_EXCERPT TO READ_.
>>>>
By KENNETH J. BRADDICK

WEST PALM BEACH, Florida, Mar. 10–Steffen Peters rode Ravel to a personal best result and only the fourth CDI Grand Prix score ever above 80 per cent in a dominating performance at the World Dressage Masters Palm Beach Thursday.

Steffen said of the performance on the 13-year-old Dutch Warmblood gelding that scored 80.872 per cent, “It was just an amazing ride. It will, from now on, be the ride that I compare all the other rides to.”

“I wish I had a 12 to give you,” said Ground Jury President Cara Whitham of Canada who awarded Steffen his sole 10, for riding.

Personal best Grand Prix scores were also posted by Steffen’s U.S. 2010 World Equestrian Games team mates Tina Konyot of Palm City, Florida, and Calecto V of 72.213 per cent for second place and Todd Flettrich of Wellington, Florida, on Otto in fifth place with 69.936 per cent.

Sweden’s five-time Olympian Tinne Silfvén on her WEG mount Favourit was third on 71.340 per cent and Canada’s Ashley Holzer on her Olympic and WEG mount, Pop Art, were fourth on 71.046 per cent.
<<<<
_DATA EXTRACT_.
>>>>
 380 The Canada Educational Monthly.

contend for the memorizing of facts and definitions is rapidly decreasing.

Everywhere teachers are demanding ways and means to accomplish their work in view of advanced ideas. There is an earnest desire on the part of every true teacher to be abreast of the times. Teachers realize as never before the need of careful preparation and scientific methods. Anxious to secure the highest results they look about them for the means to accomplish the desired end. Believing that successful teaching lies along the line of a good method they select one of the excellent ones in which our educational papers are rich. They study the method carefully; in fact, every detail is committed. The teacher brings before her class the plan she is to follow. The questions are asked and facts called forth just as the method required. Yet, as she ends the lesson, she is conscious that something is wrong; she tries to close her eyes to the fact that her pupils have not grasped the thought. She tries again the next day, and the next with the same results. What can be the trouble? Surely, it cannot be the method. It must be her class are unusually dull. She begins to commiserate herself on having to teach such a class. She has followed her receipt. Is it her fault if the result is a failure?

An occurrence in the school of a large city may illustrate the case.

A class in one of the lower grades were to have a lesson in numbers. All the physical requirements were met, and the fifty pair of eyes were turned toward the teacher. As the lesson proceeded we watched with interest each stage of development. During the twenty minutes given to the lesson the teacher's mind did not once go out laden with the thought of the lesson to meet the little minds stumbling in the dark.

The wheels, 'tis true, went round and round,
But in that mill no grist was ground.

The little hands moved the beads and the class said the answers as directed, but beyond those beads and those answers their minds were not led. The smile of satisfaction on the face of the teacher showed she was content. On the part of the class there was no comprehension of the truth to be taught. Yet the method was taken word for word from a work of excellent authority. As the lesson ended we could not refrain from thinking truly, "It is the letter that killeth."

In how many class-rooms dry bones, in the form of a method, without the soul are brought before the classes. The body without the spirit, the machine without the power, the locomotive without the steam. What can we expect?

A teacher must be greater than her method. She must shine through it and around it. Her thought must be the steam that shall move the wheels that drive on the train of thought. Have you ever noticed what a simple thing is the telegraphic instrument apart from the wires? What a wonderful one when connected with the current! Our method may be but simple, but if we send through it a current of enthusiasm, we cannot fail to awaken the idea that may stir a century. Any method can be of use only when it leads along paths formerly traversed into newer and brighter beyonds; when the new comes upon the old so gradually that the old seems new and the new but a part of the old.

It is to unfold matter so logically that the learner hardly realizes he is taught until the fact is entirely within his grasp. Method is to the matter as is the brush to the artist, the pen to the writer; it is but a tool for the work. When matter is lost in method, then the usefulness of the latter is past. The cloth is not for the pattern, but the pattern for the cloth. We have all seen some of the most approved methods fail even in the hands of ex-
<<<<
Please repeat the dressage report above word for word, from "WEST PALM BEACH, Florida, Mar." up to and including "69.936 per cent.".

WEST PALM BEACH, Florida, Mar. 10–Steffen Peters rode Ravel to a personal best result and only the fourth CDI Grand Prix score ever above 80 per cent in a dominating performance at the World Dressage Masters Palm Beach Thursday.

Steffen said of the performance on the 13-year-old Dutch Warmblood gelding that scored 80.872 per cent, “It was just an amazing ride. It will, from now on, be the ride that I compare all the other rides to.”

“I wish I had a 12 to give you,” said Ground Jury President Cara Whitham of Canada who awarded Steffen his sole 10, for riding.

Personal best Grand Prix scores were also posted by Steffen’s U.S. 2010 World Equestrian Games team mates Tina Konyot of Palm City, Florida, and Calecto V of 72.213 per cent for second place and Todd Flettrich of Wellington, Florida, on Otto in fifth place with 69.936 per cent.